Some of my first memories are of working cattle on my family’s ranch. Throughout my childhood I rode and trained according to “traditional” cowboy methods, but by the time I turned 15 I had witnessed the dangerous downside of forceful training with blindfolds, 2x4s, and leg ropes. I decided to find a way that worked with the horse instead of against it. I stopped relying on my hands and spurs for control, instead opting for more subtlety from my seat and legs. I taught myself these methods with books, videos, and the guidance of my grandfather, who has a similar desire to “make the right thing easy and the wrong thing hard.” I started working with young stock and horses with behavioral problems according to the philosophies of Bill Dorrance, Pat Parelli, John Lyons, Martin Black, Buck Brannaman, and Craig Cameron.
By the time I was 18 I felt as though I had outgrown my family ranch. I began working at a variety of ranches training colts and learning as much as I could from the other people there, examples of what to do as well as what not to do. At the Morris Place Ranch I was the sole caretaker for 10 horses, responsible for every aspect of their care and training. I also had formal learning experiences in horse training at college, and found that the level of structure there allowed me to develop my skills beyond the first few rides on a youngster. I learned how to fix problems in many different types of horses from reiners to gaited horses that others had created by pushing too hard and too fast. Though a lot of my skills were developed by working with the horses directly, I learned almost as much by simply watching them interact with one another in the pasture and in the wild. When I returned to school I was given more “problem” horses. They were labeled problems because they had been started multiple times and had always returned for re-starting, but I view the poor training as the problem and not the horses.

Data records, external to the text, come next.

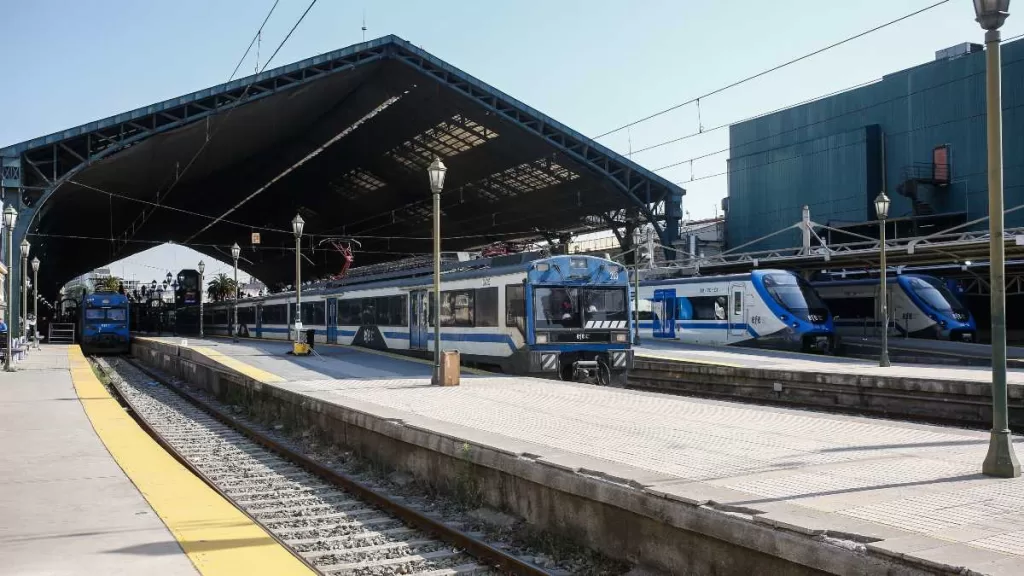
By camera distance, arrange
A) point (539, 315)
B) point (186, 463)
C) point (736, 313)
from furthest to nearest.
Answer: point (736, 313) → point (539, 315) → point (186, 463)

I was able to use methods that worked with the horses to make them rideable for almost anyone in the space of a semester.
I am now looking to expand my experience and my client base–I feel that for every horse out there that I can offer help to, there is something that horse can teach me as well. In 2007 I began traveling to California to work with horses in the San Francisco area. I have found that my experience so far training stock horses translates well into solving problems with hunter/jumper horses and other English sport horses. For young animals, the basics are always the same regardless of their final careers, and I am enjoying the experience of learning about different styles and methods of riding and using that knowledge to expand my base.
Grace Alderson Germann
I grew up on a family ranch in southern Montana. Both of my parents are avid event riders so I grew up jumping anything and everything in site, chasing cows, and causing general mayhem. During high school I entered the hunter/jumper world and trained with many great trainers including Kathy Geitner, Robert Stevenson, Denny Emerson, and Don Chion. I have over 20 years of dressage and eventing experience and over 15 years of hunter/jumper experience.
Cole and I were married in September of 2013 and now live on his family ranch in Squaw Gap, ND.